Auszug zum Lesen ->
○ ○ ○ ○ ○
Herr Levickis, Sie spannen gerade in einem Ferienhaus in Marbella aus. Sind Sie ein Strandurlauber?

Martynas Levickis: Nein, aber die See und das Klima sind mir wichtig. Ich mag eher einen Erholungsmix, erkunde die Umgebung und die kulturellen Sehenswürdigkeiten. Morgen besuche ich zum Beispiel ein Museum.

Treiben Sie auch Sport?

Nur Yoga, das genügt mir.

Sie sind im klassischen Konzertsaal derzeit der populärste Akkordeonist überhaupt. Treffen Sie noch auf Veranstalter oder Hörer, die sagen: Das ist kein seriöses Instrument, das gehört in die Volksmusik?

Es gibt auch im Litauischen diese abwertenden Wörter wie Schifferklavier und Quetschkommode. Und es gibt auch Menschen, die es nicht mögen, wenn ich ein Klavierstück von Bach auf dem Akkordeon spiele. Für mich ist das aber kein Problem mehr. Das Akkordeon hat so viele Seiten – ich möchte sie alle zeigen. Folk ist nur eine davon. Für mich ist es inspirierend, das Publikum auf eine Reise mitzunehmen, die vom einfachen Volkslied bis zu ernster Klassik, von Piazzolla bis zu Lady Gaga und virtuoser Moderne reicht. Das Akkordeon lässt sich vielseitig einsetzen, das macht auch Menschen verschiedenster musikalischer Herkunft neugierig. Ich verstehe mich als Botschafter meines Instruments, und das funktioniert von Brasilien bis China.

Sie sind mit drei Jahren zum Akkordeon gekommen. Wie kam das?

Es gab bei uns zu Hause kein Klavier. Ich sah einen Pianisten in einer Fernsehshow und fing an, mit den Fingern auf der Tischplatte mitzuspielen. Der Tisch wurde mein Klavier. Unsere Familie ist nicht musikalisch vorgeprägt, meine Mutter, bei der ich aufgewachsen bin, ist Köchin. Aber sie tat das nicht als Spielerei ab, sondern suchte nach einem Instrument für mich. Ein Klavier konnte sie sich nicht leisten. Anfang der 90er-Jahre, direkt nach der Unabhängigkeit, war die wirtschaftliche Lage in Litauen schlecht. Aber ein Patenonkel schenkte mir ein Kinderakkordeon. Darauf habe ich mir autodidaktisch litauische Volkslieder beigebracht.
○ ○ ○ ○ ○
[Einträge aus einem Datensatz]
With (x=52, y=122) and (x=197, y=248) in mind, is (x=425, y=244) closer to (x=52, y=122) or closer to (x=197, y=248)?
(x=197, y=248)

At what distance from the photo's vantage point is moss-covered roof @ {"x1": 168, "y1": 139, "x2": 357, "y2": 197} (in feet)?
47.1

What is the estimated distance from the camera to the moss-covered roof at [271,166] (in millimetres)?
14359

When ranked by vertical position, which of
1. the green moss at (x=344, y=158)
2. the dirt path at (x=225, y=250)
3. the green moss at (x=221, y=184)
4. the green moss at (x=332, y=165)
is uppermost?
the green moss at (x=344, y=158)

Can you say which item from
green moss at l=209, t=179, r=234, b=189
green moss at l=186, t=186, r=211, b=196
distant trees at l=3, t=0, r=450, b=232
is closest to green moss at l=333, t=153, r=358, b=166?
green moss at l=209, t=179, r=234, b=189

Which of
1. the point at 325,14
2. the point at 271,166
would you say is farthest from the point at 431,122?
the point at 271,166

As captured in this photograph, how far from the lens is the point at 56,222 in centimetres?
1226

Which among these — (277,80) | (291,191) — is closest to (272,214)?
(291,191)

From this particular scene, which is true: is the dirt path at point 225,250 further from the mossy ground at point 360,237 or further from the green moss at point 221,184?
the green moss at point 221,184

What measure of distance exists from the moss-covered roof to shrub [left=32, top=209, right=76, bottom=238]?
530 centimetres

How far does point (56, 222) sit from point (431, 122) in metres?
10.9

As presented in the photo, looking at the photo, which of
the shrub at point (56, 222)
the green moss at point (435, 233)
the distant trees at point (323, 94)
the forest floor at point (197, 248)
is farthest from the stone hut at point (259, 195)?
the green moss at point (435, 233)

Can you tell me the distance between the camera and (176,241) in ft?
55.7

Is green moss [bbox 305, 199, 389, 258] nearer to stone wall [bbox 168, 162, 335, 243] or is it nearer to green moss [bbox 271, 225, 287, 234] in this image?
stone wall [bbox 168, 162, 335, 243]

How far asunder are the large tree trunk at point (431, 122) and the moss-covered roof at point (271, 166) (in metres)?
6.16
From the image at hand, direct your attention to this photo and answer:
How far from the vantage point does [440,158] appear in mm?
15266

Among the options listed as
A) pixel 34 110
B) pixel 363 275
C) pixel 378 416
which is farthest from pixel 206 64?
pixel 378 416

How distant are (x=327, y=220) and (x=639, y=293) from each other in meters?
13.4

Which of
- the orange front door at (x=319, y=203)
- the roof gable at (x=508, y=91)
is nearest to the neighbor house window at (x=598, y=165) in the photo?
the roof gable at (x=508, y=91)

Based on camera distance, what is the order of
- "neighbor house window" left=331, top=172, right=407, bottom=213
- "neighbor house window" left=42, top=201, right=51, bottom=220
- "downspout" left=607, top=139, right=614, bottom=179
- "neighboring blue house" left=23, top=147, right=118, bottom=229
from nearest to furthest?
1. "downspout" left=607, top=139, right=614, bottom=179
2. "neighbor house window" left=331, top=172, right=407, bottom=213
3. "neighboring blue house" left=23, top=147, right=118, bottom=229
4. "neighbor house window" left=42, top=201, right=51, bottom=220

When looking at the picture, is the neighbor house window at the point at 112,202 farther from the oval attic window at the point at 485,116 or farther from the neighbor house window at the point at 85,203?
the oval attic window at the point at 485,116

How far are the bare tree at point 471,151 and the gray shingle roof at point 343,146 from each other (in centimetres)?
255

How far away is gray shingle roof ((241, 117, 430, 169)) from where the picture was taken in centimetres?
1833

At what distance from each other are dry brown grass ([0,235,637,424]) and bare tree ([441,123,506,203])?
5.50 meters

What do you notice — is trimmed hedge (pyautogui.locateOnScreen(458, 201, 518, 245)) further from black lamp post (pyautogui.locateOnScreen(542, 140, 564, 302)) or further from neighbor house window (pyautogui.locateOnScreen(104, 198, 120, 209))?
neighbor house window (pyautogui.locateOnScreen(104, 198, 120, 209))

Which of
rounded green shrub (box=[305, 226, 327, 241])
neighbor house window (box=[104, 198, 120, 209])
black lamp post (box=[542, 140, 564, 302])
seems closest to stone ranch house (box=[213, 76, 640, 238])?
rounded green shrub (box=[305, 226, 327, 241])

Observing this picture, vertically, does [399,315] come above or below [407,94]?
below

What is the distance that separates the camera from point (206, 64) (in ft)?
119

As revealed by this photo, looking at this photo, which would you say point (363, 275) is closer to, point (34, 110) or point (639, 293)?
○ ○ ○ ○ ○
Gestellte Aufgabe A -> Schreiben Sie aus dem Interview mit Martynas Levickis wörtlich den Abschnitt ab, der mit „Herr Levickis, Sie“ einsetzt und sich bis „in die Volksmusik?“ erstreckt.
Gestellte Aufgabe B ->
Beantworten Sie anhand des Interviews mit Martynas Levickis die folgenden Fragen:
(i) Wo verbringt Levickis laut der ersten Frage gerade seinen Urlaub?
(ii) Welchen Sport treibt er?
(iii) Wer schenkte ihm ein Kinderakkordeon?

Ausgearbeitete Lösung A ->
Herr Levickis, Sie spannen gerade in einem Ferienhaus in Marbella aus. Sind Sie ein Strandurlauber?

Martynas Levickis: Nein, aber die See und das Klima sind mir wichtig. Ich mag eher einen Erholungsmix, erkunde die Umgebung und die kulturellen Sehenswürdigkeiten. Morgen besuche ich zum Beispiel ein Museum.

Treiben Sie auch Sport?

Nur Yoga, das genügt mir.

Sie sind im klassischen Konzertsaal derzeit der populärste Akkordeonist überhaupt. Treffen Sie noch auf Veranstalter oder Hörer, die sagen: Das ist kein seriöses Instrument, das gehört in die Volksmusik?

Ausgearbeitete Lösung B ->
(i) In einem Ferienhaus in Marbella.
(ii) Nur Yoga.
(iii) Ein Patenonkel.